I wrote about this game many times.

2000-2019. I joined with Beta7.

Prologue

I have been playing Counter-Strike for basically twenty years. I still play a match of two from time to time, against bots on CS:CZ because my machine can’t run CS:GO but whatever. Still watching pro games here and there. I spent a few years watching tons of pros play. Jumping off of my chair and stuff.

I’m struck at how the excitement of entering a large, dangerous area is still there, even with bots. Even after decades. Even after knowing absolutely everything about where to go, what to do. Because I’ll still get surprised and die stupidly or make the two best moves that allow me to place quick headshots. Crouch. Reload. Giggle (or not).

Only really great games carry excitement through emergent gameplay for that long. Many games do that for five years. Ten is a lot more rare. Twenty is quite exceptional. Only CS, Mario Kart and Go are there personally.

The Game

Counter-Strike is one of the best multiplayer game ever made. When it came out, I thought that we didn’t need any more multiplayer shooting games, or at the very least those with military things going on. Even though we got Call of Duty games every year since 2005, I still think CS should have been the end of that genre. From gameplay to matches’ length, it’s perfect.

Okay, Battlefield is fun too because it adds this entire new scope with vehicles and does it well. But to me it just makes gameplay more messy and clumsy for the thrill of doing silly things with your plane and your dune buggy. Nah. Essence, son.

When Counter-Strike came out the setting was actually refreshing, believe it or not. We didn’t have first-person games with current military stuff. At that time we had Half-Life, Tribes, Deus Ex, Quake, Unreal Tournament and other cyberpunk-ish ‘brosome aesthetics going on I guess.

CS was very different. CS was very subtle. CS afforded not very great players skill-wise to win games because they would play the clock, camp or bully you. It’s near impossible to win a 1 VS 2 or 1 VS 3. The first time you’re planting the bomb? Those few seconds where you’re absolutely vulnerable, while your teammates, hurt, are looking out for you, is one of the purest joy in computer games. Period.

CS is hilarious. As soon as you know the other team has no money to buy equipment, you know you have to be extra careful because them mofos will play dirty next round. Pettiness as gameplay. Nice.

I think that’s what made the game so viscerally human. The playing field was accessible where Quake or Unreal weren’t. I have many memories of always dying mid-match but satisfied because I knew I had HURT the team we were fighting and that I had had a big impact even though I was gone. That grenade and that submachine gun clip had done the job. The bomb was planted or about to. Mission completed (or close to).

But also, I think it’s the first and only game where sound –and the absence of sound- is a matter of winning or losing a game.

I can’t think of any game where it’s that absolutely crucial.

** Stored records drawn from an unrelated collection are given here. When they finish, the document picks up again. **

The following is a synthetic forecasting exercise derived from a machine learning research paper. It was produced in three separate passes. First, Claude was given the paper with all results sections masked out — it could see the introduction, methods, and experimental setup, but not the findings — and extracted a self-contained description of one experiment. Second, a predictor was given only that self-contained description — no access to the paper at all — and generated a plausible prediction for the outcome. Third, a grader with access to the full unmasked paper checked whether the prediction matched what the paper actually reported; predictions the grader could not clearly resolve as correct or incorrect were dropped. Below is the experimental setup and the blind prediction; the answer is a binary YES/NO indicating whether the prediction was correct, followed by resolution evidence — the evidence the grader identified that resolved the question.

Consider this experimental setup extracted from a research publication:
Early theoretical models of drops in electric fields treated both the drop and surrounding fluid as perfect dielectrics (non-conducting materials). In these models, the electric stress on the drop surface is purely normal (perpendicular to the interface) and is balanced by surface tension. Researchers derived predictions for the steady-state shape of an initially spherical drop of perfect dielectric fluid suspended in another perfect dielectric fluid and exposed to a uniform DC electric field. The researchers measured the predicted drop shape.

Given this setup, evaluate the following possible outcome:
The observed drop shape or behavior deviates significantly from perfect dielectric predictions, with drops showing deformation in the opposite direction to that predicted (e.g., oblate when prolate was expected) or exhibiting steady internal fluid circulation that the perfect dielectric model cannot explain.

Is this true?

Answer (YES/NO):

It’s always about “I heard them”. Seeing the opponents means it’s too late. Pro games are so intensively quiet before the storm, it’s so unique and scary and exciting. Sound as game design. Dope.

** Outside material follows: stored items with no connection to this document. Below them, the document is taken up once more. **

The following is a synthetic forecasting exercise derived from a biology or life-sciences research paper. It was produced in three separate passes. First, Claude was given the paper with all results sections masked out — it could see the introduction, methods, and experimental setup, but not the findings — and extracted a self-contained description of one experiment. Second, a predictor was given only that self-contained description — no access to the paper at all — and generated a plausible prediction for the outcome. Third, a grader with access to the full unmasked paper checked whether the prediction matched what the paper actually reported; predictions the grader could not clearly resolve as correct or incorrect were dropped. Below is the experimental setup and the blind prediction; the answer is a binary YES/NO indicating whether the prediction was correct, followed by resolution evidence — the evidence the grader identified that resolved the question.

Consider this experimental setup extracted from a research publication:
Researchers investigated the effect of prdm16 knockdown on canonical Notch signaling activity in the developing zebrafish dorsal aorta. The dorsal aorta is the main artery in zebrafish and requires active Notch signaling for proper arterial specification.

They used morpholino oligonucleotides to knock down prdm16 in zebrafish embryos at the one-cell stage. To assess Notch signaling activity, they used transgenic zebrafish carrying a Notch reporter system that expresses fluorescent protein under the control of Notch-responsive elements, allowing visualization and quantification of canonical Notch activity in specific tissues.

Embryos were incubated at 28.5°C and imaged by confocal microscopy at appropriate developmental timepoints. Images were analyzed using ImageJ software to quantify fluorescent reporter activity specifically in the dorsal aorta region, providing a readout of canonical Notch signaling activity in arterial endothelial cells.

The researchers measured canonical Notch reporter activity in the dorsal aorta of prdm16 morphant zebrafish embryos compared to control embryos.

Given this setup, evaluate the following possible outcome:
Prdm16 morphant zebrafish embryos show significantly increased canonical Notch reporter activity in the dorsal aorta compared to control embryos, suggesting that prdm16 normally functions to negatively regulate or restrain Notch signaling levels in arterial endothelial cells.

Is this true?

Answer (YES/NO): NO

The negative side of playing this game is well, teenagers. I was already grown when this game was being made, playing with brand new dads and young adults in a LAN setting. Being able to hear my friend I’d just eliminated shout “fuck!!” next door was good in many ways. “Come GET ME!” would yell my other friend next to me in the room, when he was the last player standing, with a shotgun –no range- in a tower. So many laughs.

Playing against 15 years old, weapon-lover, sugar-injecting kids online was different. Way different. Niggerrrrr different.

Gamedev

The story is of course, weird and dorky. Minh Le is Counter-Strike’s main designer and Jess Cliffe is the producer. They started the game, developed the game’s various designs, named it etc. Valve saw the potential very quickly and got involved in the first months of the beta.

One of the most important thing about Counter-Strike: the maps. They didn’t have much when they started and thanks to a few brilliant level designers, maps showed up and were almost immediately, perfect.

The interesting thing is that a handful of dudes created half a dozen maps that have been played for billions of hours. And most of those guys were Europeans, and not necessarily experts in level design! As often in this industry, they disappeared. Some worked on level design at Valve, some left, others quit level design all together…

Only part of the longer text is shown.